© JUNGE FREIHEIT Verlag GmbH & Co.  www.jungefreiheit.de  16/15 / 10. April 2015

Die giftige Versuchung
Nach der Salzbekämpfung steht ein Feldzug gegen den Zuckerkonsum bevor
Dieter Menke

Jenseits des gelegentlich mit Hochzeiten oder Geburten garnierten royalen Klatsches, der die Leser der Regenbogenpresse erbaut, ist Großbritannien aus kontinentaler Sicht seit langem kein Quell mehr für wahrhaft gute Nachrichten. Fast ungläubig nimmt man daher eine Erfolgsmeldung aus dem ramponierten britischen Gesundheitssystem zur Kenntnis, mit der Kai Kolpatzik, Abteilungsleiter Prävention im AOK-Bundesverband, jetzt aufwartet (Gesundheit und Gesellschaft, 1/15).

Der von Ärzten gegründeten „Consensus Action on Salt and Health“ (Cash) ist es gelungen, unterstützt von Gesundheitsbehörden und Lebensmittelindustrie, ihren 2003 aufgestellten Aktionsplan zur Senkung des Salzkonsums umzusetzen. Supermarktware enthalte heute bis zu 40 Prozent weniger Salz als vor dem Beginn der Aktion. Die durchschnittliche tägliche Salzration des Insulaners ging daher zwischen 2003 und 2011 von 9,5 auf 8,1 Gramm zurück. Parallel dazu sank der Blutdruck in der Bevölkerung um drei (systolisch) beziehungsweise 1, 4 Millimeter (diastolisch) Quecksilbersäule. Deswegen nahm die Zahl der Toten ab, die einem Schlaganfall oder Herzinfarkt zum Opfer fielen – um erstaunliche 40 Prozent. Dabei kostete die Aktion nur fünf Millionen Pfund jährlich, sparte aber alljährlich 1,5 Milliarden Pfund Behandlungskosten ein.

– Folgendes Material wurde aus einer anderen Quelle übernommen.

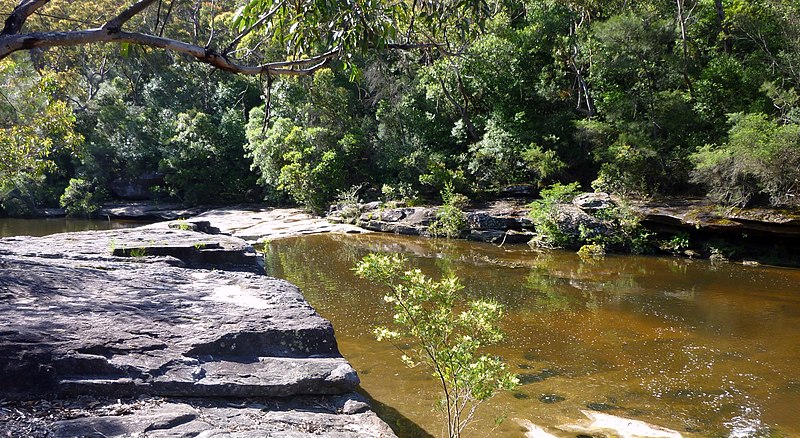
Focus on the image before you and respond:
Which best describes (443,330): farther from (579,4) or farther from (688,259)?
(579,4)

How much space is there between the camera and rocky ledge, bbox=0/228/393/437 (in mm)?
3076

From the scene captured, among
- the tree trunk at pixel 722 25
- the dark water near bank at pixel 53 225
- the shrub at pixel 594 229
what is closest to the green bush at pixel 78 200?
the dark water near bank at pixel 53 225

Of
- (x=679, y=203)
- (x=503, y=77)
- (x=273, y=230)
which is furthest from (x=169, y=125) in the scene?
(x=679, y=203)

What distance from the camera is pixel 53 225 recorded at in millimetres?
22875

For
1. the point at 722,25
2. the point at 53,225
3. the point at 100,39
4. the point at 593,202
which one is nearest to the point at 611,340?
the point at 100,39

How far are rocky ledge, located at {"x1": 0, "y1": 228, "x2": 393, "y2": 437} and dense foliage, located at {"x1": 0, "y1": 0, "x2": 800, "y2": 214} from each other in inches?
257

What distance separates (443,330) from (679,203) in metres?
13.2

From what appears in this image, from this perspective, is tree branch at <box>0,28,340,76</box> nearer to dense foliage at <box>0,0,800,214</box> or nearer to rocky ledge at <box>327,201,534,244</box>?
dense foliage at <box>0,0,800,214</box>

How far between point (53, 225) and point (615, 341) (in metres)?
23.9

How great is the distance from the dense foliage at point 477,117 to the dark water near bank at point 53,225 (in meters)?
1.65

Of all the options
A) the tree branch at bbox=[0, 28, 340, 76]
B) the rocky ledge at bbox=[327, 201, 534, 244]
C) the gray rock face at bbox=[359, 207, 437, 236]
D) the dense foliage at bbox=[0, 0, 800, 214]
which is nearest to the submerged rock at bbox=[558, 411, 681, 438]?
the tree branch at bbox=[0, 28, 340, 76]

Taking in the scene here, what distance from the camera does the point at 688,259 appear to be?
43.9 ft

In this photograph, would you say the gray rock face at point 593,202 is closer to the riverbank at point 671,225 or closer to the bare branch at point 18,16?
Result: the riverbank at point 671,225

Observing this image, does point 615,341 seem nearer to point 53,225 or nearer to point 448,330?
point 448,330
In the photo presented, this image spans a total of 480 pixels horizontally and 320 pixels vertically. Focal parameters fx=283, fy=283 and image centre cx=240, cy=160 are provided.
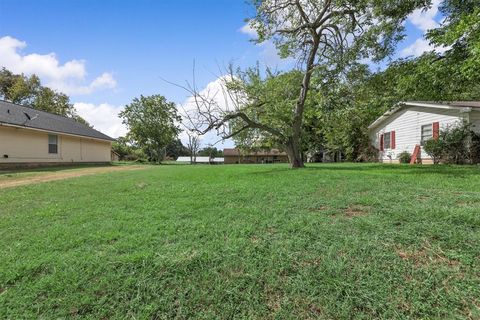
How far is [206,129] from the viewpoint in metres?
10.9

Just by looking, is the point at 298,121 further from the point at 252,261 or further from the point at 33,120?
the point at 33,120

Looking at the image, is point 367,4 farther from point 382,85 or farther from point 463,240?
point 463,240

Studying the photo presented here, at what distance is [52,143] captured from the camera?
60.2ft

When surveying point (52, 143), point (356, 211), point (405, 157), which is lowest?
point (356, 211)

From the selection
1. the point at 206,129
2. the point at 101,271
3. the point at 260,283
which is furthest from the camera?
the point at 206,129

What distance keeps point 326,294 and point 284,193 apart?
10.5 ft

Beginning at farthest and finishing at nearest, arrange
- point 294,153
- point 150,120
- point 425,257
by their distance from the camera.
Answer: point 150,120 < point 294,153 < point 425,257

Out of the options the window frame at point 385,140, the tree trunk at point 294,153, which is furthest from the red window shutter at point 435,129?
the tree trunk at point 294,153

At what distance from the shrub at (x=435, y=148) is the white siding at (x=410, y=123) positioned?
113 centimetres

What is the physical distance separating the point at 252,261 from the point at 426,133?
16087mm

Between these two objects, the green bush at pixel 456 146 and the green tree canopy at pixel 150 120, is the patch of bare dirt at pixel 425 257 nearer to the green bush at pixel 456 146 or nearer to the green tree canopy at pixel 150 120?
the green bush at pixel 456 146

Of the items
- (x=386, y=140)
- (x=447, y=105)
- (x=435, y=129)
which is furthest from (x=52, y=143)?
(x=447, y=105)

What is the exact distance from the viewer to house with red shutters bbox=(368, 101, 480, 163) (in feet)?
42.3

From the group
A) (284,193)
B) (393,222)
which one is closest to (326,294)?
(393,222)
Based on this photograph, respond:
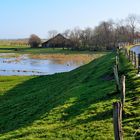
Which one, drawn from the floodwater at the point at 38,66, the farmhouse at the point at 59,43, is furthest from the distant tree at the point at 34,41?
the floodwater at the point at 38,66

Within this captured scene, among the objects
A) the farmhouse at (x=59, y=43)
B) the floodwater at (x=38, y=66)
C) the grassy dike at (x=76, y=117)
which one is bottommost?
the floodwater at (x=38, y=66)

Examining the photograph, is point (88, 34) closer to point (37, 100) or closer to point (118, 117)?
point (37, 100)

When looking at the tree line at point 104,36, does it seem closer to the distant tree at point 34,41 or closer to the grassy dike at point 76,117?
the distant tree at point 34,41

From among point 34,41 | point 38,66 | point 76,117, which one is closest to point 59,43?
point 34,41

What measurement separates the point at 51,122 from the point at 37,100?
10.1 m

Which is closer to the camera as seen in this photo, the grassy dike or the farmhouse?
the grassy dike

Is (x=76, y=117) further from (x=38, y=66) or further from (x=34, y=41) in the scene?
Answer: (x=34, y=41)

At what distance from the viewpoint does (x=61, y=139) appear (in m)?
16.1

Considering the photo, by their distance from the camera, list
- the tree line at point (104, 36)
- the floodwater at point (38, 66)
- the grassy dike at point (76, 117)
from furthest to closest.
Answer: the tree line at point (104, 36), the floodwater at point (38, 66), the grassy dike at point (76, 117)

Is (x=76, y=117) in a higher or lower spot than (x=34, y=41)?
lower

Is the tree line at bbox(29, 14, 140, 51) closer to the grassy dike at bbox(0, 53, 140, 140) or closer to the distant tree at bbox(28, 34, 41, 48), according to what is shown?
the distant tree at bbox(28, 34, 41, 48)

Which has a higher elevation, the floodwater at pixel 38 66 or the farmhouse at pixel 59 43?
the farmhouse at pixel 59 43

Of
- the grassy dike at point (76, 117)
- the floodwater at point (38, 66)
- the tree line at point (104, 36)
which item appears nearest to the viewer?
the grassy dike at point (76, 117)

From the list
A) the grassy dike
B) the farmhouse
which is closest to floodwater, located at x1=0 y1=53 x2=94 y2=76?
the grassy dike
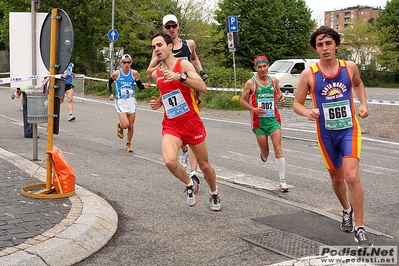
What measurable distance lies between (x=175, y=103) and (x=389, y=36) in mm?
60354

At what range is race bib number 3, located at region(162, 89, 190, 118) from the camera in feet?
19.7

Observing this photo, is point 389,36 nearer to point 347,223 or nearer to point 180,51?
point 180,51

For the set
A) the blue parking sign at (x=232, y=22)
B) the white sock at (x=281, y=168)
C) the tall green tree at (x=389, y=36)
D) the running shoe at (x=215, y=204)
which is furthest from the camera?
the tall green tree at (x=389, y=36)

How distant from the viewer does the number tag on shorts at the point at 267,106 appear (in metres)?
7.79

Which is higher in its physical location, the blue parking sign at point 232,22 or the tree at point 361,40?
the tree at point 361,40

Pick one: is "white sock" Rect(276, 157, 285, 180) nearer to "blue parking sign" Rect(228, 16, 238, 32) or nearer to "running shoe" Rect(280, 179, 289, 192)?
"running shoe" Rect(280, 179, 289, 192)

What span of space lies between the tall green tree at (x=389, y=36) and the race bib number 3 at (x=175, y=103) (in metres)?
56.9

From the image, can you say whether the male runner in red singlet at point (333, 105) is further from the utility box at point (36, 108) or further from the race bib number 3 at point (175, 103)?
the utility box at point (36, 108)

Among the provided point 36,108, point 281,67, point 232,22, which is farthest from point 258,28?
point 36,108

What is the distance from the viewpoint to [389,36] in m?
61.3

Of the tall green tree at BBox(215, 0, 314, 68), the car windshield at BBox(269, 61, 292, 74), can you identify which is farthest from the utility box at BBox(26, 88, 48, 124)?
the tall green tree at BBox(215, 0, 314, 68)

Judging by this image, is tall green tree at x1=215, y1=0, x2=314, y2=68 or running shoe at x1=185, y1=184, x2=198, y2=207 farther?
tall green tree at x1=215, y1=0, x2=314, y2=68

Diese gelungene Kampagne spornte ein breites Bündnis aus Wissenschaft, Industrie und Gesundheitspolitik an, nach dem Salz nun dem Zucker den Kampf anzusagen. Im Januar 2014 begannen 22 Mediziner und Lebensmittelchemiker mit der „Action on Sugar“, die die Verringerung des Zuckerverzehrs von derzeit etwa 80 auf 25 Gramm pro Person und Tag anvisiert. Eine Vorreiterrolle spielen die Briten diesmal jedoch nicht, denn Frankreich führte bereits 2012 eine höhere Steuer auf zuckerhaltige Getränke ein, und Mexiko, das Land mit der höchsten Rate an Adipositas und Diabetes weltweit, beschloß im November 2013 eine Fett-Zucker-Steuer, die nicht nur den Liter Limonade um sechs Cent verteuerte. Kolpatziks Einschätzung zufolge bildet hingegen Deutschland, wo der jährliche Pro-Kopf-Verbrauch bei 32 Kilogramm oder 90 Gramm täglich liegt, einen weißen Fleck auf der Landkarte der Anti-Zucker-Bewegung.

„Nationale Strategie“ gegen den Krankmacher

Um der aktuellen Empfehlung der Weltgesundheitsorganisation (WHO) – maximal 50 Gramm oder eine Tafel Schokolade täglich – zu entsprechen, müßten deutsche Verbraucher ihre tägliche Zuckerration um 40 Prozent senken. Würden sie zum Maßhalten nicht bald mit einer konzertierten Aktion nach dem Vorbild der britischen Cash-Gruppe genötigt, liefen die gesundheitlichen Folgen ebenso wie die immensen Kosten ernährungsbedingter Krankheiten (70 Milliarden Euro pro Jahr) endgültig aus dem Ruder.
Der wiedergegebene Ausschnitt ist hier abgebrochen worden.